Siemens has received a further order for an offshore wind power plant located in Great Britain: Siemens is to supply, erect and commission 91 of its 6MW direct drive wind turbines with performance enhancing features enabling a capacity of up to approx. 580 MW in total. The wind turbines with a rotor diameter of 154 meters are slated for the Race Bank project of DONG Energy. Installation of the turbines is to commence during the spring of 2017. This order is part of the frame agreement concluded between DONG Energy and Siemens in 2012. Service for the plant will be provided jointly by Siemens and DONG for a period of five years. When the Race Bank offshore wind power plant is completed at the beginning of 2018, it will have a capacity to supply approximately 400,000 British households with eco-friendly electricity.
The Race Bank offshore wind power plant will be erected around 32 kilometers off the British eastern coast and will cover an area of 62 square kilometers. The wind turbines will be erected on monopile foundations in water depths between 6 and 26 meters. Race Bank is part of the second round for public tenders in Great Britain.
"We are pleased that DONG Energy has once again chosen our 6 MW direct drive wind turbine, the workhorse for offshore wind power plants," said Michael Hannibal, CEO Offshore of the Wind Power and Renewables Division at Siemens. "We are working hard to bring the costs of offshore wind energy down to make it competitive with other sources of power generation." Recent analysis show that our efforts are paying off: in the last five years the costs of offshore wind has fallen by 11 percent, according to study recently published by Renewable UK. "Thus, the offshore industry is fully on track to meet the 2020 cost targets," added Hannibal.

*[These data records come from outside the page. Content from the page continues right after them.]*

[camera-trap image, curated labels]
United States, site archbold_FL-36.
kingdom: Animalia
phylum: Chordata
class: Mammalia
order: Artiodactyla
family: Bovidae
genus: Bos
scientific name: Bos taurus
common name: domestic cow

Siemens is working on several levers to bring the costs of offshore wind energy further down. The company wants to have technologies available already by 2020 which will make it possible to drive power generating costs from offshore wind down below 10 euro-cents per kilowatt-hour. Improvements are not only made at the turbine itself but also on innovating the vital grid connections: The high-voltage alternating-current (AC) transformer platforms used to date can in the future be replaced by a significantly smaller grid connection solution from Siemens based on alternating current technology. The considerable savings of this innovative solution in terms of both space and weight reduce costs substantially.
Siemens also offers cost-cutting solutions even while wind turbines are in operation: New types of purpose-built ships called Service Operation Vessels (SOV) form part of the logistics infrastructure ensuring more efficient maintenance operations and thereby significantly benefiting the availability of the offshore wind turbines. The offshore wind industry's very first purpose-built SOVs were christened at end of June in Germany.